As Tren says, “Every business owner has customer acquisition cost (CAC). If that business owner does not know their CAC they are essentially the equivalent of a blindfolded poker player.”
As Brian Balfour explains, your company-average CAC is almost always useless as a guide to internal operations and decision-making. Instead we need to segment CAC since costs, conversion rates, and other factors will vary widely between them. Brian recommends segmenting by: 1) Customer type / attributes e.g. Personal, SME, Enterprise 2) Channel, e.g. Facebook ads, 3) Geographies and location, 4) Paid acquisition bidding method, e.g. Facebook oCPM, oCPC, oCPA, 5) Content category.
How to Measure CAC
Updata Partners have updated their framework for measuring SaaS performance. They argue that the 2 most important metrics are Gross Margin Payback Period (GMPP) and Return on Customer Acquisition Cost (rCAC). They offer here a framework with supporting spreadsheets to make this work for your SaaS business. Fascinating stuff.
When to Measure CAC
Patrick Campbell sets out a guide for which metrics (including CAC) are relevant for each stage of a SaaS startup. He cites research to show that 70% of startups fail because they try to size-up too early. Knowing which stage you’re at and applying the right metrics is critical. His advice on this is ultra specific and actionable.
Tips on Raising Seed from Uber’s CEO
Here are some excellent tips from Travis Kalanick (Uber co-founder & CEO) on raising a Seed round. EXCELLENT
The VC Scene in Europe & Israel in 2016
Gil Dibner offers a data-driven review of the European and Israeli VC scene.

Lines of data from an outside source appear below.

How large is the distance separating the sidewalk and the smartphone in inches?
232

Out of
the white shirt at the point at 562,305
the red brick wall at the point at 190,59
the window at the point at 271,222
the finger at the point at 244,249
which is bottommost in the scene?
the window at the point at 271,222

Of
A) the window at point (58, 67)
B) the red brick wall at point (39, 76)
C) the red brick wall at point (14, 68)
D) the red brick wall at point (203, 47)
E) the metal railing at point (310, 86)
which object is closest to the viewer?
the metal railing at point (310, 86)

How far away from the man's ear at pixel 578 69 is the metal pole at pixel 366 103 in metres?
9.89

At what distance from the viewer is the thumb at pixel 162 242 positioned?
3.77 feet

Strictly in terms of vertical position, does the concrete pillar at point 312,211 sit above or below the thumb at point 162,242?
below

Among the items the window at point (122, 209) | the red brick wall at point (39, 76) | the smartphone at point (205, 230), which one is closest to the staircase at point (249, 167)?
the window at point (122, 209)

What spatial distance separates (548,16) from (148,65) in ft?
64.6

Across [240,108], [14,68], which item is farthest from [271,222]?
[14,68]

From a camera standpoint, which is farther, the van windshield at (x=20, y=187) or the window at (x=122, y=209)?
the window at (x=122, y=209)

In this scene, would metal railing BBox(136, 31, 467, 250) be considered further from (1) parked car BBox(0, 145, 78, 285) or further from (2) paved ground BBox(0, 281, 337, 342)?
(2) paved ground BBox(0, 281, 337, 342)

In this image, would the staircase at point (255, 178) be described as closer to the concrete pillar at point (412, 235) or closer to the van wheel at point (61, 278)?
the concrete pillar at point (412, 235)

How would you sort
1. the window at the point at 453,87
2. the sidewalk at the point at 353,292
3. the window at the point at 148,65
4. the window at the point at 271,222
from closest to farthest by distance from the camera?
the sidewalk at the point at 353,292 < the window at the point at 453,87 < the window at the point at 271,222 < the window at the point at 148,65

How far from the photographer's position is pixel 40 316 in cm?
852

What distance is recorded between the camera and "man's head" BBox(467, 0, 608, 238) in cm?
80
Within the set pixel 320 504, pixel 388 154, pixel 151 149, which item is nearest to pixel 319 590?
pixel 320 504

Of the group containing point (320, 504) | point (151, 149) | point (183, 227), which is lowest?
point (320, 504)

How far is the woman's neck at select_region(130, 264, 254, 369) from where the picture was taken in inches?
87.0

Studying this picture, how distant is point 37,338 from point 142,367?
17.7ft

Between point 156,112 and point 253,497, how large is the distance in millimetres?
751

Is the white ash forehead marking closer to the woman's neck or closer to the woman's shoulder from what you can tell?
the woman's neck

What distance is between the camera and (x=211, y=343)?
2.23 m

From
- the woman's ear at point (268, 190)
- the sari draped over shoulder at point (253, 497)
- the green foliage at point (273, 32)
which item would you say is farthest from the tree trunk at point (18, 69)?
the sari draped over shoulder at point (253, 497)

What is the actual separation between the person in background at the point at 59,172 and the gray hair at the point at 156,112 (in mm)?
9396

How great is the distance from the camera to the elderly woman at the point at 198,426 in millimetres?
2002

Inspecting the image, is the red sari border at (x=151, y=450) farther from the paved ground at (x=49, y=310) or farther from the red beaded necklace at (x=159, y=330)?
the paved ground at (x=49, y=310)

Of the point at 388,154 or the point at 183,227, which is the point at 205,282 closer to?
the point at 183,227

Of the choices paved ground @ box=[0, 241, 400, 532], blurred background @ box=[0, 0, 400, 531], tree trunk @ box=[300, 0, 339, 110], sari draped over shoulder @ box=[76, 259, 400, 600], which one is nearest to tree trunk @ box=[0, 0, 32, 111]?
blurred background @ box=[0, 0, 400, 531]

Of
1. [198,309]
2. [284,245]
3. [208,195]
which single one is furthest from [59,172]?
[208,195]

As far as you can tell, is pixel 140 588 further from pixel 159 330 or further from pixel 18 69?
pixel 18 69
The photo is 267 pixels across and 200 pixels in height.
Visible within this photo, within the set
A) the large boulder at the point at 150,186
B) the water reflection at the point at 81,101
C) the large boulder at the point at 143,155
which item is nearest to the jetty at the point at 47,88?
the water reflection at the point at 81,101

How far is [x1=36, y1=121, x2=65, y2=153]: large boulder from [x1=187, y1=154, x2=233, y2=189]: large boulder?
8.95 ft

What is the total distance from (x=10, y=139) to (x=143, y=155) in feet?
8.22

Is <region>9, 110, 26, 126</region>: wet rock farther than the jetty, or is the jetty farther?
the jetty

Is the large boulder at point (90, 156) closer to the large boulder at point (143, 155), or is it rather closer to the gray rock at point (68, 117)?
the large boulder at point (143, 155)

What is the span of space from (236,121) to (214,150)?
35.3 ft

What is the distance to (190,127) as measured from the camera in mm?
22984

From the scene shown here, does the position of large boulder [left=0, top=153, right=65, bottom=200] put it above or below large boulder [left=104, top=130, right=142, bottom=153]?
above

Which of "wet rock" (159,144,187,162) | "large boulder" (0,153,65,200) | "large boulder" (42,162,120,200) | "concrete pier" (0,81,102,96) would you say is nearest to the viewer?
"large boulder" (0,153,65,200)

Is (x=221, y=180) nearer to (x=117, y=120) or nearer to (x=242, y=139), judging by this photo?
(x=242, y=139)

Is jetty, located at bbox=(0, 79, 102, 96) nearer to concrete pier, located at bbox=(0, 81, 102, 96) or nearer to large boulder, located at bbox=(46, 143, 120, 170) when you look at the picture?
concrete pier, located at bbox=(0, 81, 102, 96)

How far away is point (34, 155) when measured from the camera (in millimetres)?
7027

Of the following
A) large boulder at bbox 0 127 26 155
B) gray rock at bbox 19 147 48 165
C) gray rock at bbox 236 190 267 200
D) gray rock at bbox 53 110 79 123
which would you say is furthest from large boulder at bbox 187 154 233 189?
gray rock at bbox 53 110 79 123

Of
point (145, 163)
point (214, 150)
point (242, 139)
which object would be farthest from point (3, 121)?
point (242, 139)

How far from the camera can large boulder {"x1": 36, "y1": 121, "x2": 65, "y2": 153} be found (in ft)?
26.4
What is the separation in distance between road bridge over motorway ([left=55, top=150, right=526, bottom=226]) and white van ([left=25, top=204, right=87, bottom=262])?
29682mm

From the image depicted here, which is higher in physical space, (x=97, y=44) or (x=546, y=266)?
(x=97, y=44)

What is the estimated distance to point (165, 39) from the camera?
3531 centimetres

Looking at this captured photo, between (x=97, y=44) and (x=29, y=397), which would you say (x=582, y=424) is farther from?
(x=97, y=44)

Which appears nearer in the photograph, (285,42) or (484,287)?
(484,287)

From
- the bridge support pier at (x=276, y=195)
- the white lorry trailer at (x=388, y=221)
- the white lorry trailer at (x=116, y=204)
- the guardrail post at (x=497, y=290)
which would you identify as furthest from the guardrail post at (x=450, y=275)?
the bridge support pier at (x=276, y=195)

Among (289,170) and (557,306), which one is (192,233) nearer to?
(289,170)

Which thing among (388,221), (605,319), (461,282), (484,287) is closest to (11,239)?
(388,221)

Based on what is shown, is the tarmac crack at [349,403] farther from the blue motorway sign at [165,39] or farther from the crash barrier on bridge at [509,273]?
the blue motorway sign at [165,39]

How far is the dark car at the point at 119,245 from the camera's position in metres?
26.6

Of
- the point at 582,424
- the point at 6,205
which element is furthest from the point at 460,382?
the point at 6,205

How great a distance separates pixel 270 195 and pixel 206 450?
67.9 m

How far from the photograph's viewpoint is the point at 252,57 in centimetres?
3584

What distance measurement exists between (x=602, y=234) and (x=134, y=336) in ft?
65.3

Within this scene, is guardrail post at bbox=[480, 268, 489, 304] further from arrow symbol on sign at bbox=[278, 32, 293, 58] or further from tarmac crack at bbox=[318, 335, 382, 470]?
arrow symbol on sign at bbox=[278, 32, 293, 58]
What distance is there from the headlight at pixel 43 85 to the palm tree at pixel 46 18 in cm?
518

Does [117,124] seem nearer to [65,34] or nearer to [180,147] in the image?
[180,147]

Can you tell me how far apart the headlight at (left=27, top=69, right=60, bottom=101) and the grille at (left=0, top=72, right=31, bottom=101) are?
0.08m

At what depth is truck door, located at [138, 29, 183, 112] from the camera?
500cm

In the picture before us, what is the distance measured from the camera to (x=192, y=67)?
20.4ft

Among the highlights: 1) Dollar VC investment up 20% on 2015, 2) Israel, UK and Germany were the top three re dollar volume, 3) Fintech was the most frequently funded vertical, with 178 investments. Marketing was second with 109.
Series-B is the Hardest
Tomasz Tunguz explains why Series-Bs will be harder to raise than Seed and Series-A in 2017. He rounds out with why startups should not despair since “despite the vacillations of the market there’s near record-levels of capital out there to finance startups.”
Cryptocurrencies Keep on Truck’in
CoinDesk note how the 7 largest cryptocurrencies all grew substantially during 2016: Bitcoin, Ethereum, Ripple, Litecoin, Monero, Ethereum Classic and Dash. They foresee a bright 2017 for cryptocurrencies as one of the top-performing commodities available today.

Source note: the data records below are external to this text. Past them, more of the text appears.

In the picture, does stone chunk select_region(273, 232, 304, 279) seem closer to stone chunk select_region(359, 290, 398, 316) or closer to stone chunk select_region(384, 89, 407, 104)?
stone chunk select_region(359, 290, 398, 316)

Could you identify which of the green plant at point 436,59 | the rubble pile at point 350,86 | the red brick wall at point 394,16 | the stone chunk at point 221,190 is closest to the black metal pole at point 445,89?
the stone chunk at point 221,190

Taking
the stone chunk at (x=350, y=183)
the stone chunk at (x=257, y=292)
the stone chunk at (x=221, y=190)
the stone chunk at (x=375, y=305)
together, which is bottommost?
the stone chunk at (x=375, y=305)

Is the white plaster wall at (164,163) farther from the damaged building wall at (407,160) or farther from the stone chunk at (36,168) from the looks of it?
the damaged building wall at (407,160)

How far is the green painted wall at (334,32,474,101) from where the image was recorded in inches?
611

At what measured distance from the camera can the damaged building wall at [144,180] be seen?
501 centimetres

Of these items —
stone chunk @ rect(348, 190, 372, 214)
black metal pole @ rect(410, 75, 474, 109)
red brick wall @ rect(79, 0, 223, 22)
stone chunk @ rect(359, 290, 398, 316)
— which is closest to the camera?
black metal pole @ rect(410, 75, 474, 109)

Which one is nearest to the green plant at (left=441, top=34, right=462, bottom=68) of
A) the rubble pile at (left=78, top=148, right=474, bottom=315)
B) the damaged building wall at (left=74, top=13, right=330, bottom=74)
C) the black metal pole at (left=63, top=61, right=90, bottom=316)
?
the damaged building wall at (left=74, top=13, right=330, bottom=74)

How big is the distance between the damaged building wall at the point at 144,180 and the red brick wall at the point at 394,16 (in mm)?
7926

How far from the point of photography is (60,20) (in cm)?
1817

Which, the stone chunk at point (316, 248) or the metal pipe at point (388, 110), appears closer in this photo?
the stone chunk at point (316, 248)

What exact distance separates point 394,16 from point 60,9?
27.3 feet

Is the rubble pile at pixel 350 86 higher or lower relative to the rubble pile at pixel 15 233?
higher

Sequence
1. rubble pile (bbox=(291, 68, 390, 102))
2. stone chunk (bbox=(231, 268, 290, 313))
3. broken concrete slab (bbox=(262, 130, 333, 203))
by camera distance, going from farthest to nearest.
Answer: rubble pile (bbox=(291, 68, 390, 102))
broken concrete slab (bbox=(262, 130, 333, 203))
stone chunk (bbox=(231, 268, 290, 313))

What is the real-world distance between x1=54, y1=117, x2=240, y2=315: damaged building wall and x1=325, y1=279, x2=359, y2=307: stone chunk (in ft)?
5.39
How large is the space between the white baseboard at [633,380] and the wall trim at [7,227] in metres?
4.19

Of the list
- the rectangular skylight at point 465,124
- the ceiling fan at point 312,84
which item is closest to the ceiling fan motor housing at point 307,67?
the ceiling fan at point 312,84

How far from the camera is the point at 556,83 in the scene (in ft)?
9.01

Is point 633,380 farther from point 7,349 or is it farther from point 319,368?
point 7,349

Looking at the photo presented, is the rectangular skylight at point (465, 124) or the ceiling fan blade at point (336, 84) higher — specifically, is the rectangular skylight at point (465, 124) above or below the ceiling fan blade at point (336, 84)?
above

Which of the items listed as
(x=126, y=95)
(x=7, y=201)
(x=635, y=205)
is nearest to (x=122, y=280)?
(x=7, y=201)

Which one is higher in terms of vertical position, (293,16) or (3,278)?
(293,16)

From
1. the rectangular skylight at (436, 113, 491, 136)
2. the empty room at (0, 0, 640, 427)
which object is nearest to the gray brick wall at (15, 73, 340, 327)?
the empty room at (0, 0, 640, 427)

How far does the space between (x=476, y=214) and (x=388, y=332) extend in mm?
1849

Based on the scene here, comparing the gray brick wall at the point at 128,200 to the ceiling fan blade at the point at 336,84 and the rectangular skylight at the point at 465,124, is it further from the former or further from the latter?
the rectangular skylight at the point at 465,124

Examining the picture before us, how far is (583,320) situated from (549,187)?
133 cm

Alternative Finance in 2017
Ryan Weeks at AltFi walks us through the likely 2017 developments in the alternative lending space: 1) Regulatory developments in the crowdfunding and authorisation fronts, 2) SME loan referrals, 3) Meet Marcus, Goldman Sachs’ expected entry into the unsecured consumer lending business, 4) Impact of Article 50 and the Trump era.

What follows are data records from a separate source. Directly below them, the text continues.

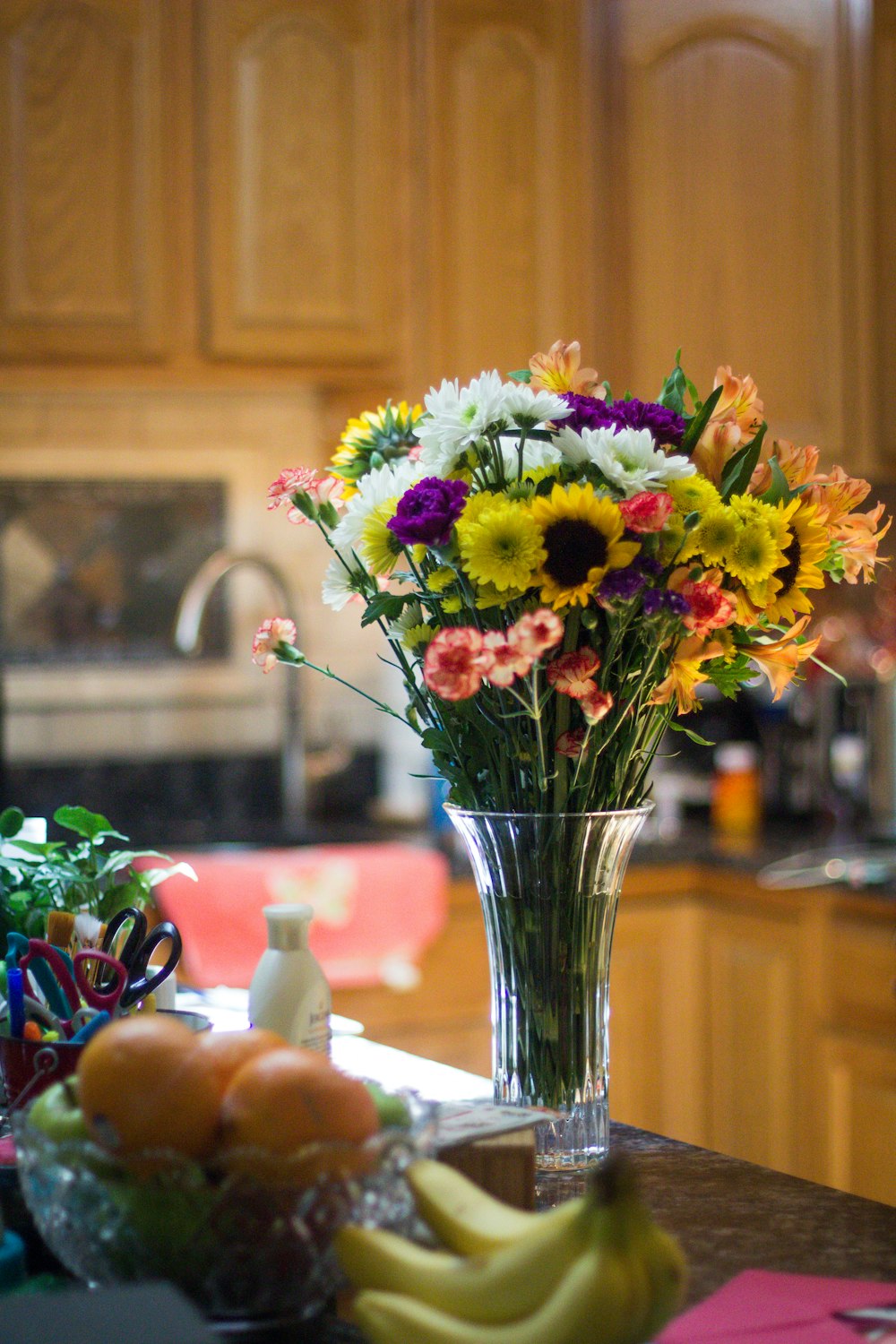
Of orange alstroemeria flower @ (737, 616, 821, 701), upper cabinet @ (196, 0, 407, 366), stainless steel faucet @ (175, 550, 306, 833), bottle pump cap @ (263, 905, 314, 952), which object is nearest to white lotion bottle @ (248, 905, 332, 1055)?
bottle pump cap @ (263, 905, 314, 952)

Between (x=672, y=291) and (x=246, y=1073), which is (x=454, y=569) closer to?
(x=246, y=1073)

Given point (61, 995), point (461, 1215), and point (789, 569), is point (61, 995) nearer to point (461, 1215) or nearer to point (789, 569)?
point (461, 1215)

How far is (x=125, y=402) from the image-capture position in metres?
2.99

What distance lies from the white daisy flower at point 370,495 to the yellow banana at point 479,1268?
0.45 m

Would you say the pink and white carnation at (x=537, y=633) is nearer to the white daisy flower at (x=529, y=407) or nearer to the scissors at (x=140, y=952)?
the white daisy flower at (x=529, y=407)

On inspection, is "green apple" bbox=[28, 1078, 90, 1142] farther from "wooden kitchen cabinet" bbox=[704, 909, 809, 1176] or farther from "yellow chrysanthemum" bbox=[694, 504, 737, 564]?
"wooden kitchen cabinet" bbox=[704, 909, 809, 1176]

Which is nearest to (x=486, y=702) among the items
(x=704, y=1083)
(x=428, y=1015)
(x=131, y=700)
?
(x=428, y=1015)

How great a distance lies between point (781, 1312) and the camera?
0.75 m

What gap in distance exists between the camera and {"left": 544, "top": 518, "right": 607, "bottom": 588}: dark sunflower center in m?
0.92

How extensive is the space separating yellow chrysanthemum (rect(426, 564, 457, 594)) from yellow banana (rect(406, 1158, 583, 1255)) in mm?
347

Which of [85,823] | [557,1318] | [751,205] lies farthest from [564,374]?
[751,205]

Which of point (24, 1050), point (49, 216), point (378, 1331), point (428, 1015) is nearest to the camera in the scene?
point (378, 1331)

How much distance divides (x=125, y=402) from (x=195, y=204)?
15.6 inches

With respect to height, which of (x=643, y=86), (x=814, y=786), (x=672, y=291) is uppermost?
(x=643, y=86)
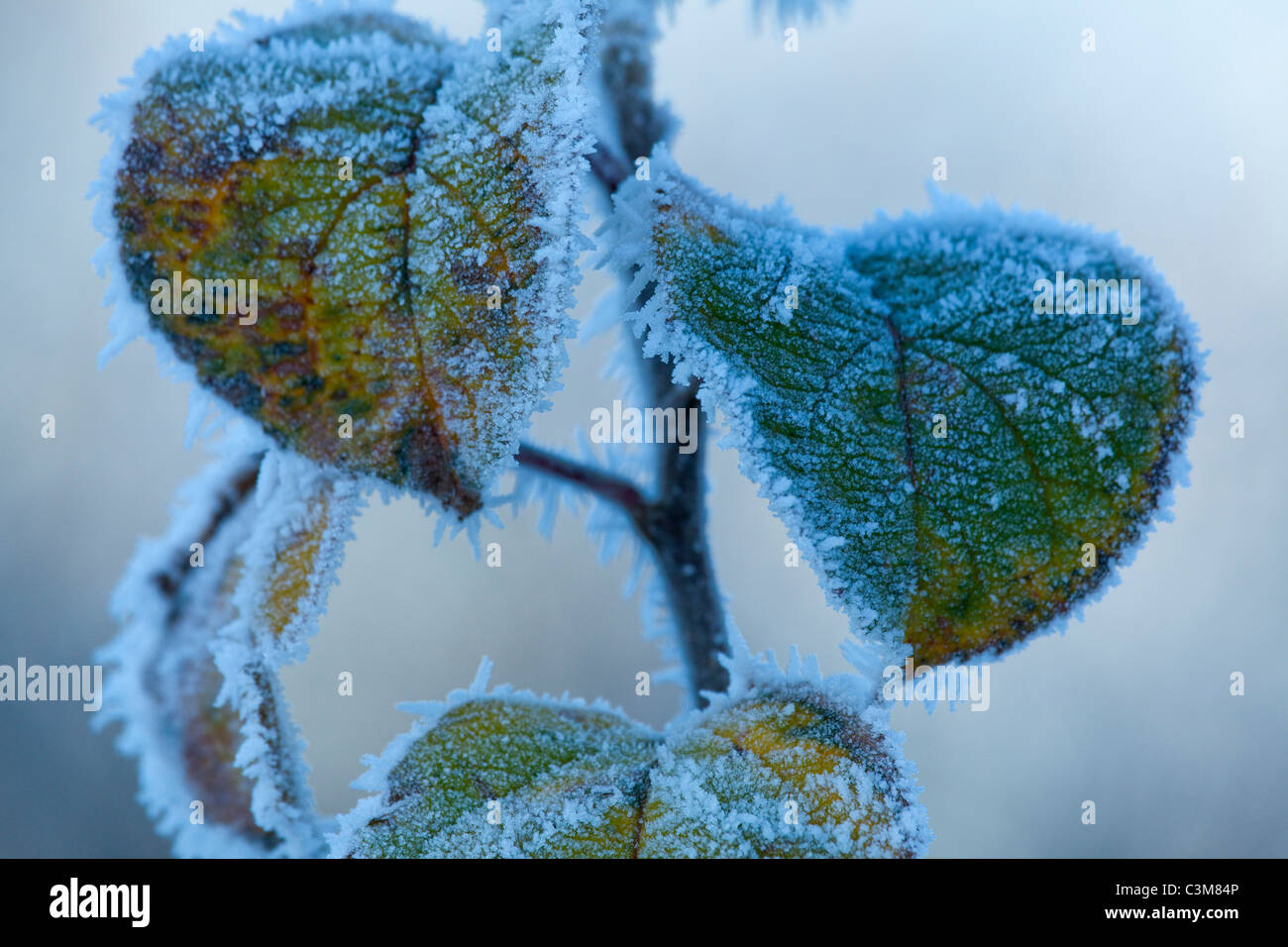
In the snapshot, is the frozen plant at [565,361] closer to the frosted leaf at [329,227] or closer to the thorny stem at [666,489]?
the frosted leaf at [329,227]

Exponential Computing Growth
In 1965 Gordon Earle Moore, co-founder of Intel, formulated what has become known as Moore’s Law where the number of chip components doubles exponentially over time. The law has since expanded in scope to cover the growth in computational speed and the rate of technology adoption. Peter J. Denning & Ted G. Lewis explore the mathematical basis for Moore’s Law and ask how much longer we can expect it to apply.